_Task goal_: Select, from the data, each line where "EXTRA" occurs.

═════ Stored data

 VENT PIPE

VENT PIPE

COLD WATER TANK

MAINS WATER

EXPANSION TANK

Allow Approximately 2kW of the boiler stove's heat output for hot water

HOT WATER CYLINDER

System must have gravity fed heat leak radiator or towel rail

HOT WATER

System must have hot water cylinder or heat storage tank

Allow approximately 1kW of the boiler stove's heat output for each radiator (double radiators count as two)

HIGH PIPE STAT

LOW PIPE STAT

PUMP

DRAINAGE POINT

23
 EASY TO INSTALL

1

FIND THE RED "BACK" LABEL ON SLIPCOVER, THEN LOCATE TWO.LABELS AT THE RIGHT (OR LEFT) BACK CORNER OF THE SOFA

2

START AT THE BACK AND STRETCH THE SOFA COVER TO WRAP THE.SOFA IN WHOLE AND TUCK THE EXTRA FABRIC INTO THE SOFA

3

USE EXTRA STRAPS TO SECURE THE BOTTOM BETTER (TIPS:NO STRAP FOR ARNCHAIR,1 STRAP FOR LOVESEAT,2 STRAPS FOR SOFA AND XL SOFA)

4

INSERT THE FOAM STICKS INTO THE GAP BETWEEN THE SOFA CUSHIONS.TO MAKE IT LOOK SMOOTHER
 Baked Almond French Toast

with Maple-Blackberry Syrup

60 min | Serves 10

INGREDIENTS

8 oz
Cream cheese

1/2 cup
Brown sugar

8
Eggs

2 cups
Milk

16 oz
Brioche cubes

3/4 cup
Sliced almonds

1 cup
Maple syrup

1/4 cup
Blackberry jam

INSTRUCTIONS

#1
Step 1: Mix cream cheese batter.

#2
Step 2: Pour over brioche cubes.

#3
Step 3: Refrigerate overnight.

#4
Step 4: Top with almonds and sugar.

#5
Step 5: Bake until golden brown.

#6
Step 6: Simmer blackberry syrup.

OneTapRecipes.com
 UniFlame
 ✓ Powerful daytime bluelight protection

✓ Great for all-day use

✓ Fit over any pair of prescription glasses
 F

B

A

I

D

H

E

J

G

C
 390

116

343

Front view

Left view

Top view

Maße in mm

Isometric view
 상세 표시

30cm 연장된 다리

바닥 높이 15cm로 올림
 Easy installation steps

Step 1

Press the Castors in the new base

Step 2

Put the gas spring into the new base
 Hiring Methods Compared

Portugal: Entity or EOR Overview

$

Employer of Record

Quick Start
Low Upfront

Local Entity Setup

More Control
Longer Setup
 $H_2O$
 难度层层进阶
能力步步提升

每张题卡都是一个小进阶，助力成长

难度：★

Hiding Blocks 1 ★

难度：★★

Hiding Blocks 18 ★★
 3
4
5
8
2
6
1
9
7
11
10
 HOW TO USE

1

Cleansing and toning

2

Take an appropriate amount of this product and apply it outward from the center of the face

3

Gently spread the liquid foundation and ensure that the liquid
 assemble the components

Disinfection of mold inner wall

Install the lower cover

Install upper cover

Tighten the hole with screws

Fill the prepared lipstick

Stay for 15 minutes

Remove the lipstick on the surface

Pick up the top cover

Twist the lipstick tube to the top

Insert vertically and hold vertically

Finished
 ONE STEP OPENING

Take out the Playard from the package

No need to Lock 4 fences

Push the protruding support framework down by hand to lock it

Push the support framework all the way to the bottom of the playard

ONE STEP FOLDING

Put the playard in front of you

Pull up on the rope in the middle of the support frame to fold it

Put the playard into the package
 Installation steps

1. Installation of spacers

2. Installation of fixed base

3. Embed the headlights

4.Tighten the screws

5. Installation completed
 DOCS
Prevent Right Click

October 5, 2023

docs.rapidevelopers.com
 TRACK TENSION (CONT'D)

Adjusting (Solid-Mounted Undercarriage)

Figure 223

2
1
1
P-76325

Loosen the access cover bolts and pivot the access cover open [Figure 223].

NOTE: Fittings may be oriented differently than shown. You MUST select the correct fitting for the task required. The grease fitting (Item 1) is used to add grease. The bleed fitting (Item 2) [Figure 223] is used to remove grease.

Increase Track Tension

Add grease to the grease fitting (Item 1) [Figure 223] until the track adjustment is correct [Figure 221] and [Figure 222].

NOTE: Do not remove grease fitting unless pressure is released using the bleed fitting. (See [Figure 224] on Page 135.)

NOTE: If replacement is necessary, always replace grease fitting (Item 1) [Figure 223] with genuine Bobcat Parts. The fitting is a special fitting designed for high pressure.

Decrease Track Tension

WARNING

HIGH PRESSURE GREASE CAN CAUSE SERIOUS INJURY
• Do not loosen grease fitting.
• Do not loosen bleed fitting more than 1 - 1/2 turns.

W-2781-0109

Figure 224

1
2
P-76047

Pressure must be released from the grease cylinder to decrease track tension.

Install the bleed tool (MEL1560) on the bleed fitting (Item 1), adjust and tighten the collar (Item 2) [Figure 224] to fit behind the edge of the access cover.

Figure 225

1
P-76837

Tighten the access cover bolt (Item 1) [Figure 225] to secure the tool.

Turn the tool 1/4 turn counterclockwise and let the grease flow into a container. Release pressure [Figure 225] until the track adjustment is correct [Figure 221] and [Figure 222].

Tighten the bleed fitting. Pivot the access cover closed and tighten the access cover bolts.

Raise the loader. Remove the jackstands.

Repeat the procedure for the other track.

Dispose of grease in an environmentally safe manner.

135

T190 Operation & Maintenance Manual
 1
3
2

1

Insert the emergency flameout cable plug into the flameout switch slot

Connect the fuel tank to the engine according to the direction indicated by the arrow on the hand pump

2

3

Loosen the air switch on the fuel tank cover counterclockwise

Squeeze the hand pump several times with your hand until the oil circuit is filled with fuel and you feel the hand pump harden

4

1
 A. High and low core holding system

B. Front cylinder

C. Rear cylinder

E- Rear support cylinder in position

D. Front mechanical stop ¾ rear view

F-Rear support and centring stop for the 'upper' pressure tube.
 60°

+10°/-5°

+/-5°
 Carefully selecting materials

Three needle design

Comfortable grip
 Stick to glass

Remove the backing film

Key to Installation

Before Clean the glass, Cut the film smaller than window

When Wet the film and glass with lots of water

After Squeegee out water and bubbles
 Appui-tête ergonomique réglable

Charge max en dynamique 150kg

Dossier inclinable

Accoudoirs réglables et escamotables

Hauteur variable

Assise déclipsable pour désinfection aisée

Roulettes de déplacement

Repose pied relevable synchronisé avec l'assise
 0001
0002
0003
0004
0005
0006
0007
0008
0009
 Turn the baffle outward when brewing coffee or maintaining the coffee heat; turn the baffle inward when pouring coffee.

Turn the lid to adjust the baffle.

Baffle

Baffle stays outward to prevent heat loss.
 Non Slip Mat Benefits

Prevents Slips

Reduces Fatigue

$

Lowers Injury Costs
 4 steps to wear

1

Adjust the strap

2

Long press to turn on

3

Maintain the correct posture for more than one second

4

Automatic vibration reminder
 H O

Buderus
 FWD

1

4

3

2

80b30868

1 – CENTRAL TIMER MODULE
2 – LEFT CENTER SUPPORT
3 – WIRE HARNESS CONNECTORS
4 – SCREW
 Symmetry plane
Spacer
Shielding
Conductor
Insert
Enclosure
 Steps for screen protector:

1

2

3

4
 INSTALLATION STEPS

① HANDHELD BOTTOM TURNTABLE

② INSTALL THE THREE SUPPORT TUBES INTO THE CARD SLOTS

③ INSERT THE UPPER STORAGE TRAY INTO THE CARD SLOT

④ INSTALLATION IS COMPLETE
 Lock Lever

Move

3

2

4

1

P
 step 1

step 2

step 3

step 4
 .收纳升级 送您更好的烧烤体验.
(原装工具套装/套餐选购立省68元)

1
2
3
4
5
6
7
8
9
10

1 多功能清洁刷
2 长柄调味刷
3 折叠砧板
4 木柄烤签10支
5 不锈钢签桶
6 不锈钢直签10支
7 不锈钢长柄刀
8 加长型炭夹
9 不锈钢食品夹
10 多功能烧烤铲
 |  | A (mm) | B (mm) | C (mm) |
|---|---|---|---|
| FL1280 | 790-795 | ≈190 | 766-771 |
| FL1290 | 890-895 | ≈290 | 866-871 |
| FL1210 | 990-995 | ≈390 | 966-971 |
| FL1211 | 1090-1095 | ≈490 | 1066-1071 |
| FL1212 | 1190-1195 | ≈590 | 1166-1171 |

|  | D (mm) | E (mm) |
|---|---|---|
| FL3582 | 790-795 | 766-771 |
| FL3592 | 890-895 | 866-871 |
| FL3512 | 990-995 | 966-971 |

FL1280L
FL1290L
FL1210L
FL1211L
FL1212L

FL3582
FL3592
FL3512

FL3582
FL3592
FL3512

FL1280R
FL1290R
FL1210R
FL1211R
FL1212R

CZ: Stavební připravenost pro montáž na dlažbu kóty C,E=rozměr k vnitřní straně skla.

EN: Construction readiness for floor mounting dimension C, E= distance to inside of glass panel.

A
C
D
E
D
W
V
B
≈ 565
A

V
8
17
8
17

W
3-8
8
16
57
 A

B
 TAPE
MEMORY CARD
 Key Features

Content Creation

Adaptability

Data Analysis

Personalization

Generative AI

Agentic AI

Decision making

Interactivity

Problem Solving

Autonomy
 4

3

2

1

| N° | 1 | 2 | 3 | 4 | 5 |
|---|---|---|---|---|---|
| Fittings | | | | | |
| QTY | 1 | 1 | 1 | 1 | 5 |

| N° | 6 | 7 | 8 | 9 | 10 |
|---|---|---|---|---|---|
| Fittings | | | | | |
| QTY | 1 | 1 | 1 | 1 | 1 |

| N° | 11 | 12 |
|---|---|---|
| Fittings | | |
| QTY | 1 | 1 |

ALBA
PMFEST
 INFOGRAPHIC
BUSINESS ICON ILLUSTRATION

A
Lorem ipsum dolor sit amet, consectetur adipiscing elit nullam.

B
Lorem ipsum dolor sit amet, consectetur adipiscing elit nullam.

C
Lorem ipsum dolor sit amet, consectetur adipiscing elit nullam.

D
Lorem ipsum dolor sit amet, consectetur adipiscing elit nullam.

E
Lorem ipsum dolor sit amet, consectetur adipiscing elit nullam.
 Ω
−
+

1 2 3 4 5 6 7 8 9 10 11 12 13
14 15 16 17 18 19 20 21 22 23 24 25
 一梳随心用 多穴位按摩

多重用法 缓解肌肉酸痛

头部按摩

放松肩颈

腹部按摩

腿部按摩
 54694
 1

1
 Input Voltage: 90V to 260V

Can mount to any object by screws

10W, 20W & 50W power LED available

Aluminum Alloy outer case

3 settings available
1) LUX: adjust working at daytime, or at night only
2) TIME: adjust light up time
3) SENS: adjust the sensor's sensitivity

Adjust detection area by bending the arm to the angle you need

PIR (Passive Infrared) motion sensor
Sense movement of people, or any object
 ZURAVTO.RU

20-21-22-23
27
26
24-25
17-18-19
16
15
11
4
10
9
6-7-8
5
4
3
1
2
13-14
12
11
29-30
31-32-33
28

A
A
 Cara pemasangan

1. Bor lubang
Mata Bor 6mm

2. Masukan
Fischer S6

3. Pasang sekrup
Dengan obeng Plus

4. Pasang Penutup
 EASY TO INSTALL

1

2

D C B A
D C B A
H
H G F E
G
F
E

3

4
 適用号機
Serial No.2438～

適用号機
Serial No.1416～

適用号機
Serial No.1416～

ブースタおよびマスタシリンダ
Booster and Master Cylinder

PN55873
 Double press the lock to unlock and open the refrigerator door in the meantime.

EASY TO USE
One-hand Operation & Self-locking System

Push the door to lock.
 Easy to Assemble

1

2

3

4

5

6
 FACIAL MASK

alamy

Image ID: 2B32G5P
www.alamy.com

══════════

_Solved problem_:
START AT THE BACK AND STRETCH THE SOFA COVER TO WRAP THE.SOFA IN WHOLE AND TUCK THE EXTRA FABRIC INTO THE SOFA
USE EXTRA STRAPS TO SECURE THE BOTTOM BETTER (TIPS:NO STRAP FOR ARNCHAIR,1 STRAP FOR LOVESEAT,2 STRAPS FOR SOFA AND XL SOFA)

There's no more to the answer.